Hello!
Answering myself to share my findings.
1.
The XEN Wiki performance tips are very old, some are still true, some are just wrong.
2.
Bottleneck was CPU, either by having to few CPUs in the dom0, or by not distributing interrupt workload to multiple CPUs
Some wiki page mentions that in the domU the network handling is always on vCPU 0. This is not true. Current vif interface is multi-queue. So the interrupt of each queue should be pinned to a dedicated vCPU.
this can be done manually, or using irqbalance.
The vif in the dom0 and the physical NICs are also mutli queue and interrupts need to be distributed over vCPUs too -> manual pinning or irqbalance.
Giving the dom0 enough vCPUs to handle the interrupts.
I often found claims that PV is old and slow. The newer PVH is much faster. I can not confirm that. In my testings PV was as fast as PVH.
So what I did:
-
stay with PV
-
increased dom0 vCPU from 4 to 16
-
installed irqbalance in domU
-
(irqbalance was already installed in dom0)
With this changes, the performance of the name server in the domU increased from 170.000 pps to 850.000 pps.
regards
Klaus
Von: Klaus Darilion
Gesendet: Montag, 19. September 2022 23:07
An: 'xen-users@xxxxxxxxxxxxxxxxxxxx' <xen-users@xxxxxxxxxxxxxxxxxxxx>
Betreff: Performance Problems, probably network related
Hello!
Hardware: 2 servers, hardware is more or less identical
Server 1: Ubuntu 20.04 (xen 4.11, Kernel 5.4, Linux Bridge)
AMD EPYC 7702P 64-Core Processor
BCM57416 10G NIC
dom0 has 4 vCPUs
Server 2: VMware ESXi 7.0
AMD EPYC 7543P 32-Core Processor
BCM57414 NetXtreme-E 10Gb/25Gb
VM: Ubuntu 20.04, 8vCPUs. Running Knot DNS name server. I am doing benchmark tests against a VM running either on XEN or VMware.
In both cases no tuning (no cpu pinning …).
The XEN VM: 170.000 qps
The ESX VM: 575.000 qps
So, the XEN VM is much slower than the VMware VM. I thought this is because the XEN VM is "good old" PV. So I repeated the test with type=pvh but the results were the same. I did
some more tests:
When I test with a name server which is CPU intensive, then VMware is only a bit faster. But if the workload is more network-heavy (pps), then VMware is much more faster.
I have read
https://wiki.xenproject.org/wiki/Network_Throughput_and_Performance_Guide but there are so many things and I do not know which of them are still relevant, or where to start.
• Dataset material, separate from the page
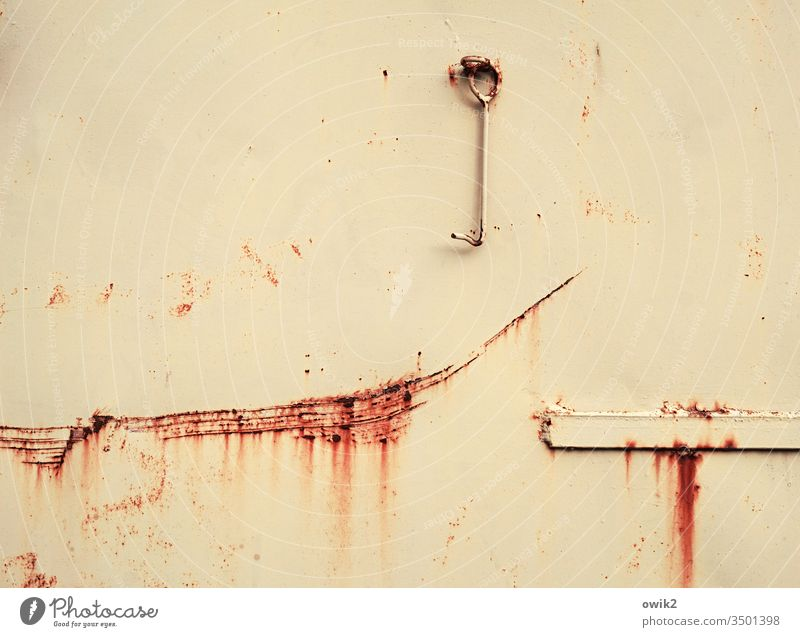 Parable Goal Tin Rust Old Tracks Transience Scratch mark dilapidated Ravages of time Checkmark Hinge Gap by surface Colour russet Beige Metal Destruction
Are there some general advices where to start debugging and tuning (ie are there know network bottlenecks)? Or is XEN known to be slower than VMware in network througput (then I
could just stop tuning).
Thanks
Klaus
--
Klaus Darilion, Head of Operations
nic.at GmbH, Jakob-Haringer-Straße 8/V
5020 Salzburg, Austria